6. Modular elements for the construction of formworks according to the previous claims, characterized in that said connection ribs are arranged on curved and/or straight isostatic lines of force.

7. Modular elements for the construction of formworks according to the previous claims, characterized in that they comprise one or more wide protrusions, commonly referred to as "coffers", to construct ribbed coffered ceilings

8. Modular elements for the construction of formworks according to the previous claims, characterized in that the surface adhering to the casting is processed in such a way as to reproduce the grain of wood.

9. Modular elements for the construction of formworks according to the previous claims, characterized in that they are provided with internal cavities, obtained through the gas injection technique, suitable for increasing their moment of inertia, stiffness and lightness and suitable for eliminating the effects of the suction of the material injected in the mould, which leads to irregularities and imperfections and causes the imperfect planarity and linearity of the final product.

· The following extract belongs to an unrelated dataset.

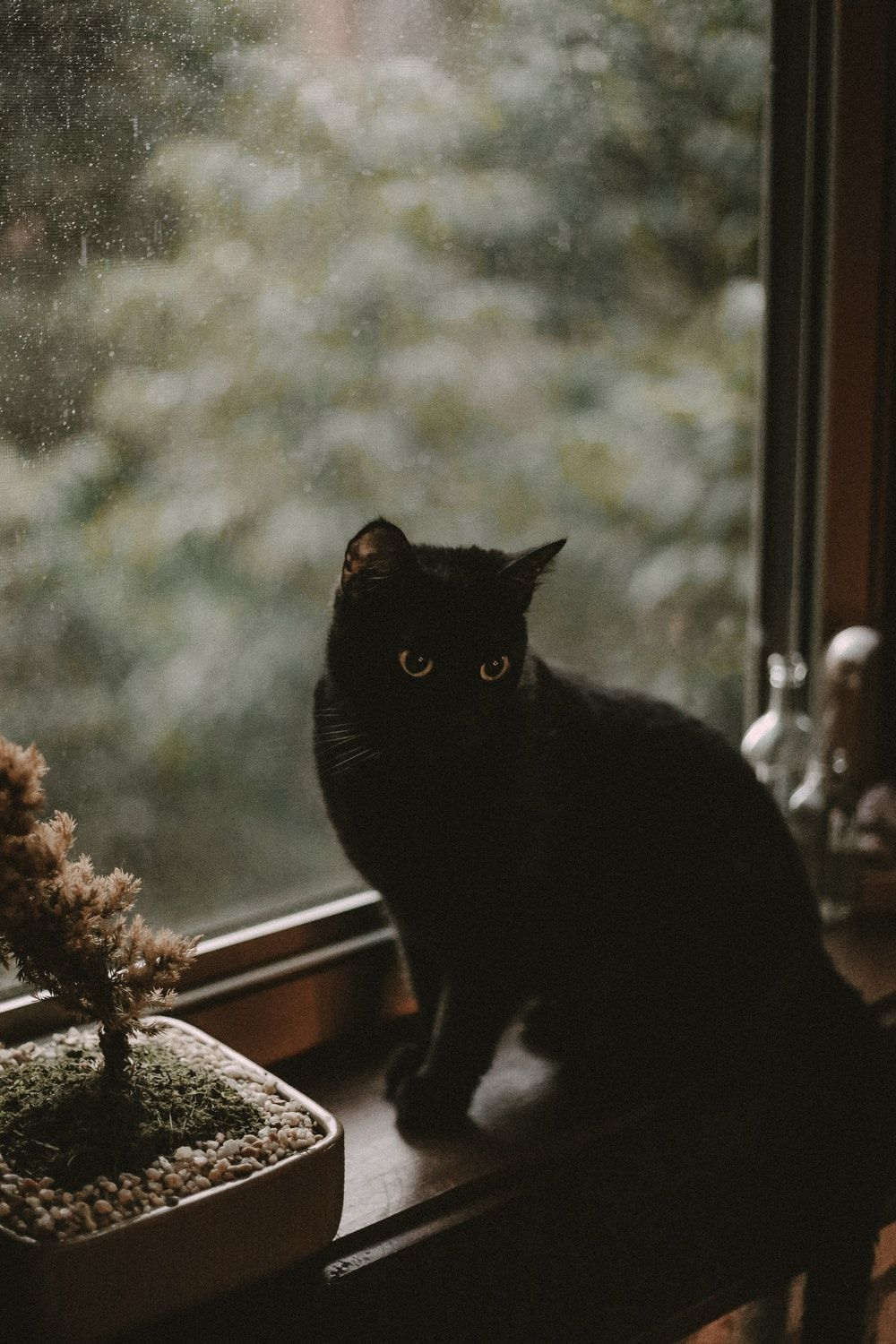 aesthetic cat witch cats cute phone steampunk wallpapers storm evening kittens could backgrounds dark wallpaperaccess maureen2musings forest beauty things better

10. Modular elements for the construction of formworks according to claim 8, characterized in that the cavities are filled with foamed polymers.

11. Modular elements for the construction of formworks according to the previous claims, characterized in that with appropriate couplings they can be integrated with one or more metal structures that are suitable for reinforcing their structure and at the same time may be easily released, so that the modular element may still be recycled.

12. Modular elements for the construction of formworks, characterized in that they comprise a plane element having a folded edge suitable for fitting between two near, but not adjacent modular panels.

13. Modular elements for the construction of formworks, characterized in that they comprise pins, centering cones and wedges for joining and aligning several modular panels, and wherein the pins have cylindrical body with rectangular slots, wide and flat head and a tapered part between head and body, and wherein the inner diameter and external taper of the centering cones are such as to permit their insertion in the pins applied between two modular panels and to allow the tapered part to rest against the hole of the panel edge rib, and wherein the wedge is a generically plane element in the shape of a trapezium, suitable for being inserted in the pin slots, so that they don't come off the centering cones and the panel edge ribs.

14. Modular elements for the construction of formworks, characterized in that they comprise an angle section for the right-angled connection of several modular panels, comprising a square section standard, preferably hollow, provided on two contiguous sides with pins arranged orthogonally with respect to the standard side, and wherein said pins of said standards have the same features, except for the head, as the pins described in claim 12.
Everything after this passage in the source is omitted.